First, we create a simple welcome email triggered by our new clerk/user.created event. We'll use React email and Resend to send our new user some tips on how to be successful with our product:

typescript
const welcomeEmail = inngest.createFunction(
{ name: "Send welcome email", id: "send-welcome-email", concurrency: 10 },
{ event: "clerk/user.created" },
async ({ event, step }) => {
const email = event.data.email_addresses[0].email_address;
await step.run('send-email', async () => {
return await resend.emails.send({
to: email,
from: "noreply@inngest.com",
subject: "Welcome to Inngest!",
react: WelcomeEmail(),
})
});
}
)

That was easy! Now, we have a paid plan with some great features that we'd like to start a 14 day trial for in Stripe. Since Inngest is powered by events, we can create multiple functions that are triggered by the clerk/user.created event.

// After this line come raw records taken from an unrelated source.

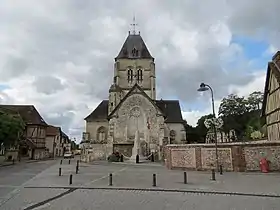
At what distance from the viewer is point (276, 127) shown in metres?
25.9

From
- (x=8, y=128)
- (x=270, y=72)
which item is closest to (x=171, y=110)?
(x=8, y=128)

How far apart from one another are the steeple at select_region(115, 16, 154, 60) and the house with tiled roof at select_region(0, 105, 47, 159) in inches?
824

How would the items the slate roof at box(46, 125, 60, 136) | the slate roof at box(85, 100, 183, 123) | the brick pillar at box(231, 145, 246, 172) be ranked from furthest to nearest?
1. the slate roof at box(46, 125, 60, 136)
2. the slate roof at box(85, 100, 183, 123)
3. the brick pillar at box(231, 145, 246, 172)

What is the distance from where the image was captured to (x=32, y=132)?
209 ft

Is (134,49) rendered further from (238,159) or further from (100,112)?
(238,159)

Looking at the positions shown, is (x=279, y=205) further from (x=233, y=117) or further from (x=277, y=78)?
(x=233, y=117)

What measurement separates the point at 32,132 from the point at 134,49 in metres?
27.1

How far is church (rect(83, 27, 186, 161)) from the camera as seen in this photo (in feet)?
163

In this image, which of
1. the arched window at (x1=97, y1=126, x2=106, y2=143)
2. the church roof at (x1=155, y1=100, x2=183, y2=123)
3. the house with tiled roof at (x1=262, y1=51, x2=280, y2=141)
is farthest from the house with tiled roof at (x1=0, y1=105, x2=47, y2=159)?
the house with tiled roof at (x1=262, y1=51, x2=280, y2=141)

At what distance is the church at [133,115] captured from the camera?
49594mm

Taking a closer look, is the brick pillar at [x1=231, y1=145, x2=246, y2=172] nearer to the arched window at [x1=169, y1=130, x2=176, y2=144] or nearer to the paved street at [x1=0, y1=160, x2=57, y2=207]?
the paved street at [x1=0, y1=160, x2=57, y2=207]

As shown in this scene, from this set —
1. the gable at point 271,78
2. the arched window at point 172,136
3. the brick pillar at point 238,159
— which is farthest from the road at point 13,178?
the arched window at point 172,136

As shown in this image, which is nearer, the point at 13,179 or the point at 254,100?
the point at 13,179

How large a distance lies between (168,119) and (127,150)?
63.3 feet
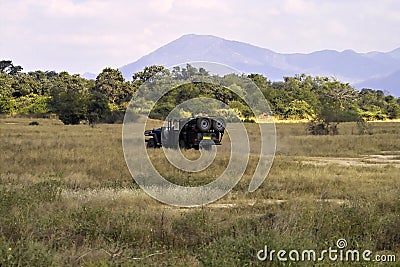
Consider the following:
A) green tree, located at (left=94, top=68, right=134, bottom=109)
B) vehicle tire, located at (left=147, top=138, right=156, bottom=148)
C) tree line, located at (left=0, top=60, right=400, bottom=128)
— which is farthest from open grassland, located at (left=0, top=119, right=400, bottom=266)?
green tree, located at (left=94, top=68, right=134, bottom=109)

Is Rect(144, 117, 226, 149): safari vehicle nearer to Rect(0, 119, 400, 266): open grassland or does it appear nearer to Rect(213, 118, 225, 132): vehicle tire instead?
Rect(213, 118, 225, 132): vehicle tire

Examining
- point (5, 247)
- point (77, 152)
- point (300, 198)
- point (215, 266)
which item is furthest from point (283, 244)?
point (77, 152)

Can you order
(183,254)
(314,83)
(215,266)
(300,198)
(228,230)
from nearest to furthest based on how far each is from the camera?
1. (215,266)
2. (183,254)
3. (228,230)
4. (300,198)
5. (314,83)

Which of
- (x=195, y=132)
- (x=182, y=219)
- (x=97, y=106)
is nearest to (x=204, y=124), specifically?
(x=195, y=132)

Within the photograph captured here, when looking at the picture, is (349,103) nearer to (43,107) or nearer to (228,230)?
(43,107)

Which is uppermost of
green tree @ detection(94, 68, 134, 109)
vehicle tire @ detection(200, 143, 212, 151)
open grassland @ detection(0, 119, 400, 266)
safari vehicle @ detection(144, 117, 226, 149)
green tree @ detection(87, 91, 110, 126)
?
green tree @ detection(94, 68, 134, 109)

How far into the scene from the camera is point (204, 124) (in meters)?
18.0

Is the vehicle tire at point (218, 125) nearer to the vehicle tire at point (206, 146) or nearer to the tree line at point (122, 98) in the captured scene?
the vehicle tire at point (206, 146)

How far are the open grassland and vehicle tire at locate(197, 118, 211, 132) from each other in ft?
12.3

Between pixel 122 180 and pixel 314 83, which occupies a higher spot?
pixel 314 83

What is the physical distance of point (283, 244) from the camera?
5883mm

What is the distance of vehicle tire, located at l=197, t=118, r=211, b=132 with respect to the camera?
17953 millimetres

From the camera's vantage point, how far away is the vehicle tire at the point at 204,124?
1795 cm

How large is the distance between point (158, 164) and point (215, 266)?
959cm
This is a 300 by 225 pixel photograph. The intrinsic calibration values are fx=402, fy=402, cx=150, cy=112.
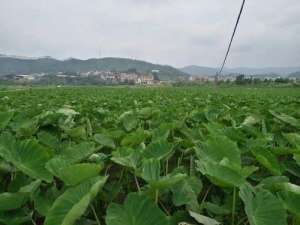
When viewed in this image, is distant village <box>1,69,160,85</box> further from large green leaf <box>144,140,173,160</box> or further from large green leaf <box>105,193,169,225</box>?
large green leaf <box>105,193,169,225</box>

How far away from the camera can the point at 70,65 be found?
549ft

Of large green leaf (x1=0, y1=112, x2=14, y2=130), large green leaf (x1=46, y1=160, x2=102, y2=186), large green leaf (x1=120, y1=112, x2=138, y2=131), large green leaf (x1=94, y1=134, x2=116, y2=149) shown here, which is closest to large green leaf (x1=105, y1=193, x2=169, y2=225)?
large green leaf (x1=46, y1=160, x2=102, y2=186)

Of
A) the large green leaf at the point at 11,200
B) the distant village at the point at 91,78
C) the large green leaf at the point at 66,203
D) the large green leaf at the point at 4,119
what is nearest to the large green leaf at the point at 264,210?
the large green leaf at the point at 66,203

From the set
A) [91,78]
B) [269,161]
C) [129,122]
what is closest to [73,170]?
[269,161]

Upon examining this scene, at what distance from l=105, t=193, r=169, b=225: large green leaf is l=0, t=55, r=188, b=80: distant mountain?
501ft

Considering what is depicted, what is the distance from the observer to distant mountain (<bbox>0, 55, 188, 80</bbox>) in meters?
160

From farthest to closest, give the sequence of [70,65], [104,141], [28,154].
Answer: [70,65] → [104,141] → [28,154]

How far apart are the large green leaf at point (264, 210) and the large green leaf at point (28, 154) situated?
44cm

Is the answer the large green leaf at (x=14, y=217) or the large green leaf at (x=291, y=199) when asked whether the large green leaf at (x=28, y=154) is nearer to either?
the large green leaf at (x=14, y=217)

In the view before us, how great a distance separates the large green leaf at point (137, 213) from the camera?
683 millimetres

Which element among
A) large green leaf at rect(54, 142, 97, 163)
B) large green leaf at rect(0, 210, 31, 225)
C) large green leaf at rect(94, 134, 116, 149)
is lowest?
large green leaf at rect(0, 210, 31, 225)

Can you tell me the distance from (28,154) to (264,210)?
1.74 ft

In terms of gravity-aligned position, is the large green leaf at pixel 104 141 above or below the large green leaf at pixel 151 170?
below

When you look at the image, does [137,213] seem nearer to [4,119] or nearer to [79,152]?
[79,152]
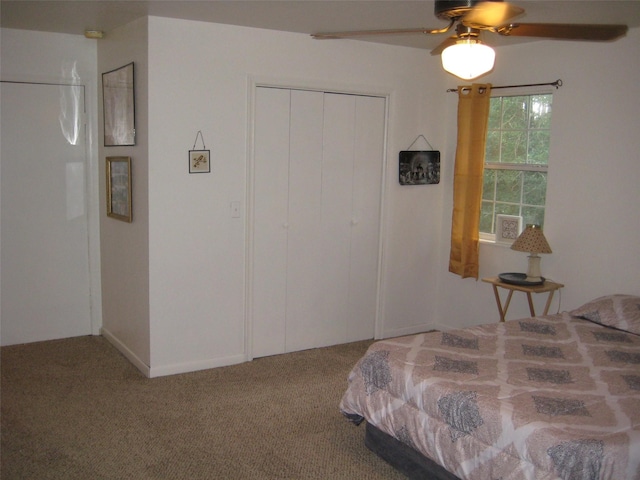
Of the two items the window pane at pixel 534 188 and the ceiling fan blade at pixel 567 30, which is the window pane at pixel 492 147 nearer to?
the window pane at pixel 534 188

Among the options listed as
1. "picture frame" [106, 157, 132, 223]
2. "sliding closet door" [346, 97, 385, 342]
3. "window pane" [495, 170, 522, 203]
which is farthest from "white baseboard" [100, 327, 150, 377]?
"window pane" [495, 170, 522, 203]

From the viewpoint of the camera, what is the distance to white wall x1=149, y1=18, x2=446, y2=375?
3855mm

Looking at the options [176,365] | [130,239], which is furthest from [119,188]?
[176,365]

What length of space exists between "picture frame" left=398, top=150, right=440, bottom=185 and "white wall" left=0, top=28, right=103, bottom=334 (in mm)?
2294

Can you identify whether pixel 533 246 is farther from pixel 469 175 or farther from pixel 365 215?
pixel 365 215

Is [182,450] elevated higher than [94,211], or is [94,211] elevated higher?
[94,211]

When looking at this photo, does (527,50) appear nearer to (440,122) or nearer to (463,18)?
(440,122)

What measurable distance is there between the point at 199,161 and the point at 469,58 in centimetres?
209

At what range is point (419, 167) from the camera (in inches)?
191

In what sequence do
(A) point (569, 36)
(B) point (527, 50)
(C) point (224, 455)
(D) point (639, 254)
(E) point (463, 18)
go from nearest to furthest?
(E) point (463, 18) < (A) point (569, 36) < (C) point (224, 455) < (D) point (639, 254) < (B) point (527, 50)

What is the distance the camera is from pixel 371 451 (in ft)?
10.2

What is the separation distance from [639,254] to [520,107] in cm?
135

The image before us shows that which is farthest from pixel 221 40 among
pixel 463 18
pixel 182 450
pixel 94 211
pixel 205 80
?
pixel 182 450

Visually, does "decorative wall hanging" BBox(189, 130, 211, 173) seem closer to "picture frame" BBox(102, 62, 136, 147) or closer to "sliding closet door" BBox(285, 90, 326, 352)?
"picture frame" BBox(102, 62, 136, 147)
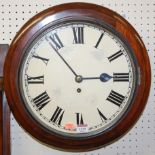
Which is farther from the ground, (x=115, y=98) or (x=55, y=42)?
(x=55, y=42)

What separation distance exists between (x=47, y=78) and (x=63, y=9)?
0.22 m

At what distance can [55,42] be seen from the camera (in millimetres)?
913

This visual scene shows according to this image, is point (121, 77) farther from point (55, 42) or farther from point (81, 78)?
point (55, 42)

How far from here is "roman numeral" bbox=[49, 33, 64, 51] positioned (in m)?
0.91

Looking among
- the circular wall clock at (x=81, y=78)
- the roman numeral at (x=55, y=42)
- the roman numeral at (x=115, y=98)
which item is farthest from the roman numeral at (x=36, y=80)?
the roman numeral at (x=115, y=98)

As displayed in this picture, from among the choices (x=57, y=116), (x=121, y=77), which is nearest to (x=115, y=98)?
(x=121, y=77)

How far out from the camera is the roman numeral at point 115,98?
3.04 feet

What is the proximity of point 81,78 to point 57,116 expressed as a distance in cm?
14

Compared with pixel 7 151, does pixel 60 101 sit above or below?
above

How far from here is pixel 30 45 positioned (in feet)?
2.94

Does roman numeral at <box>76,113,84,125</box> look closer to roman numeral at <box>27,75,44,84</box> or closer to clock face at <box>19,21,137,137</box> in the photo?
clock face at <box>19,21,137,137</box>

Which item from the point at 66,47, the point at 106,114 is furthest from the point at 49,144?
the point at 66,47

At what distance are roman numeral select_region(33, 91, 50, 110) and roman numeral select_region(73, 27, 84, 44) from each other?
190mm

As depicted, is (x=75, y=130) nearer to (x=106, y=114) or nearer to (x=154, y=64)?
(x=106, y=114)
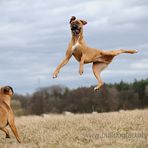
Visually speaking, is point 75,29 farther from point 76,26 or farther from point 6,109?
point 6,109

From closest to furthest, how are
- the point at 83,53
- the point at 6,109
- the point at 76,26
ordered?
the point at 6,109, the point at 76,26, the point at 83,53

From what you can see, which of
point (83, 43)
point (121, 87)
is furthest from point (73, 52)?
point (121, 87)

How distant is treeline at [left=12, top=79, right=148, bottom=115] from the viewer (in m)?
46.8

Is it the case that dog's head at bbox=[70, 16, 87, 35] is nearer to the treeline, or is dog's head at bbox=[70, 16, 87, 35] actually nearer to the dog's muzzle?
the dog's muzzle

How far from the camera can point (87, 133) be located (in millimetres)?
13898

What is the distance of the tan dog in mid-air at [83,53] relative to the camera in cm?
1264

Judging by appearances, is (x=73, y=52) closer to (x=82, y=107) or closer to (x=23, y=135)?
(x=23, y=135)

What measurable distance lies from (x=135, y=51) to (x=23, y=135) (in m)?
3.79

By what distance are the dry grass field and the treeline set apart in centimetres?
2848

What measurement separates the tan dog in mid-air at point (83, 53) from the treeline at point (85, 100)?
31292mm

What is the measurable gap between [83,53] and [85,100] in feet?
121

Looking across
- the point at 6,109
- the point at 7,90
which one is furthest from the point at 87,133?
the point at 7,90

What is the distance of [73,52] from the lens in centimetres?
1281

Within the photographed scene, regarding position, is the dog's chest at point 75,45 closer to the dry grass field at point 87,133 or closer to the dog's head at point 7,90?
the dog's head at point 7,90
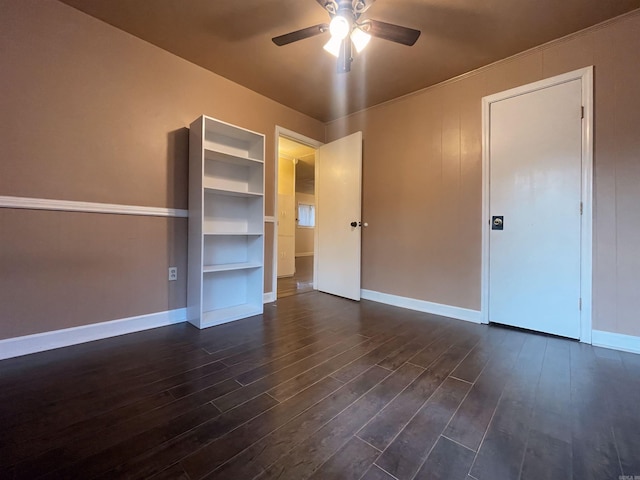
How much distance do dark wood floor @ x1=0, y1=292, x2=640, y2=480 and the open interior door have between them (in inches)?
55.5

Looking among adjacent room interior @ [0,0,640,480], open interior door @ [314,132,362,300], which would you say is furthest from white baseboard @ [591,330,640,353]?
open interior door @ [314,132,362,300]

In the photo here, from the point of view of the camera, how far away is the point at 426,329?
240cm

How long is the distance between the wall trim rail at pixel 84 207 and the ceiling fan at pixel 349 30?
1.68 metres

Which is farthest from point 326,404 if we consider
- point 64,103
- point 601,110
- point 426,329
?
point 601,110

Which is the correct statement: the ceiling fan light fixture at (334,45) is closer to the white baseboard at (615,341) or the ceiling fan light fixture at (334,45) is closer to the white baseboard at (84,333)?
the white baseboard at (84,333)

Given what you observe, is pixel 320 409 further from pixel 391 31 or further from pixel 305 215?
pixel 305 215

Both are run separately and in parallel, which means that if a third party API goes down for a few minutes, the other function is not affected.

typescript
const createTrial = inngest.createFunction(
{ name: "Create trial", id: "create-trial" },
{ event: "clerk/user.created" },
async ({ event, step }) => {
const name = event.data.first_name + " " + event.data.last_name;
const email = event.data.email_addresses[0].email_address;
const customer = await step.run('create-customer', async () => {
return await stripe.customers.create({
name,
email,
});
})
await step.run('create-subscription', async () => {
return await stripe.subscriptions.create({
customer: customer.id,
items: [
{
price: 'price_1MowQULkdIwHu7ixraBm864M',
},
],
trial_period_days: 14,
});
})
}
)

With these two functions, we might then extend one of them to, for example, send an email midway through the trial. This is as easy as adding step.sleep() and another step to send the email. You just created a drip campaign triggered from the original Clerk event in a few lines of code!

typescript
await step.sleep('7d');
await step.run('trial-check-in-email', async () => {
return await resend.emails.send({
to: email,
from: "noreply@inngest.com",
subject: "One week left on your trial!",
react: TrialCheckInEmail(),
})
});

As you might be able to see, there is a ton that you could do from here using all of the Clerk events. We've even got a few more ideas for you in our Clerk guide in our docs.

How do I get started?

Once you set up the Inngest webhook with Clerk, you can run through this Inngest quick start or check out example projects for your framework of choice. If you want to learn more about Inngest webhooks, check out the guide here.

Onward

We're big fans of Clerk at Inngest (we use it ourselves!) and we've had tons of our own Inngest functions already powered by events from Clerk. Clerk's done some fantastic work bringing great developer experience to auth and user management for many devs and we're excited to see what you build when you combine Clerk and Inngest!